UC Davis civil engineering professor Jay Lund calculates California AI data center water use at roughly 20,000-290,000 acre-ft/year, under 0.7% of California’s 40 million acre-ft annual human water use.
Key Takeaways
California has ~15 million sq ft of data center floor space; physics-based estimates yield 32,000-290,000 acre-ft/year assuming all-evaporative cooling, a worst-case ceiling.
A conservative cross-model estimate of ~20,000 acre-ft/year puts AI at roughly 0.055% of California’s total annual human water use.
Per-unit-area, data centers evaporate 25-150x more than irrigated agriculture, but total footprint is tiny compared to California’s 7 million irrigated acres.
Four AI models (ChatGPT, Claude, Gemini, Copilot) gave ranges spanning 2,300-400,000 acre-ft/year; the author treats this as validation that quick AI-assisted estimation is viable for policy scoping.
Outside the arid West, new data center water demand could offset revenue losses from urban conservation, since water systems have excess capacity.
Hacker News Comment Review
Commenters pushed back on the evaporative-cooling assumption: closed-loop and air-cooled systems are common, meaning the article’s upper-bound estimates may be inflated even further beyond reality.

● ● ● ● ●

EXERCISE REQUIREMENTS →
Write the next part of the summary on California AI data center water use, starting after its last sentence.

● ● ● ● ●

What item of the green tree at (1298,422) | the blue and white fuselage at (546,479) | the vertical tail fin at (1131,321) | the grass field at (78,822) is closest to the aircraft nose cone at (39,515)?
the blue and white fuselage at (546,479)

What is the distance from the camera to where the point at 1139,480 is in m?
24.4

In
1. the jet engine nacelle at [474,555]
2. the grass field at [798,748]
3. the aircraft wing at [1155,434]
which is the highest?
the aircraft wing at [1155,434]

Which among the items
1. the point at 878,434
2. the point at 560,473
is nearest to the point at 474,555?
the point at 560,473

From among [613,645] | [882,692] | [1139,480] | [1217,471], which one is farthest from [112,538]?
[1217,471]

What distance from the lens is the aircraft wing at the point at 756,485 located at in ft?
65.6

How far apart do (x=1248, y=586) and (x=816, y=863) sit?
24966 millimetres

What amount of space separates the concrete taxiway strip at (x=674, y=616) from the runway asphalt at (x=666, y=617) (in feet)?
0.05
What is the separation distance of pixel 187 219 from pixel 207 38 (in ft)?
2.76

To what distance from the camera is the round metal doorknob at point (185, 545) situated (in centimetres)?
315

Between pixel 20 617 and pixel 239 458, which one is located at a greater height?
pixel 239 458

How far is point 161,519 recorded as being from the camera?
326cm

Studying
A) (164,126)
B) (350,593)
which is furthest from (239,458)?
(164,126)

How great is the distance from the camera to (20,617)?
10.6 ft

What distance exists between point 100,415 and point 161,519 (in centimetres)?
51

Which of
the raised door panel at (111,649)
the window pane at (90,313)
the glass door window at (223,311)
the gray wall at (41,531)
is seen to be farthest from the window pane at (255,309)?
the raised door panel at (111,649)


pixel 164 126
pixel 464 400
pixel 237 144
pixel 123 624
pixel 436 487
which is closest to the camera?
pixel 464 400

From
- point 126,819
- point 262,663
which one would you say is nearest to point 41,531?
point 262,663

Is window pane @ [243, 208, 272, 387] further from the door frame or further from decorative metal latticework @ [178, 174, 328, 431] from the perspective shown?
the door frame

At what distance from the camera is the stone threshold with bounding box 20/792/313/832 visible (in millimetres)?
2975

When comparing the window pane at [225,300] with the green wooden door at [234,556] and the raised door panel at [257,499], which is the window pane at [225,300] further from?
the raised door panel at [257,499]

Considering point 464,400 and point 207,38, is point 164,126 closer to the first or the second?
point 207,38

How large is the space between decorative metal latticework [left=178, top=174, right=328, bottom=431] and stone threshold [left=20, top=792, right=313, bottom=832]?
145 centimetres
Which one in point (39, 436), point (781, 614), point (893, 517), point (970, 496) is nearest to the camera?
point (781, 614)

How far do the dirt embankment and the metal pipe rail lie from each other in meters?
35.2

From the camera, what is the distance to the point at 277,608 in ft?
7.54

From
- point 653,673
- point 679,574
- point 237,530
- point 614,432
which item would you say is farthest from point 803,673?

● ● ● ● ●

RESULT BELOW →
The mandatory-vs-optional framing generated debate. Some argued comparing AI to agriculture is unfair since food water use is non-negotiable; others countered that beer production in Arizona already exceeds data center use, undermining any necessity hierarchy.
Local concentration effects were flagged as the real issue: a single Google facility in one municipality demanding 2-8 million gallons of drinking water per day stresses local infrastructure even if statewide totals are trivial.
Notable Comments
@Springtime: cites a lawsuit revealing a single Google data center near local supply limits at 2-8 million gallons of drinking water per day, illustrating local vs. aggregate risk.
@bee_rider: notes evaporated cooling water returns as rain, unlike toxic industrial discharge, questioning whether evaporation loss framing is meaningful at all.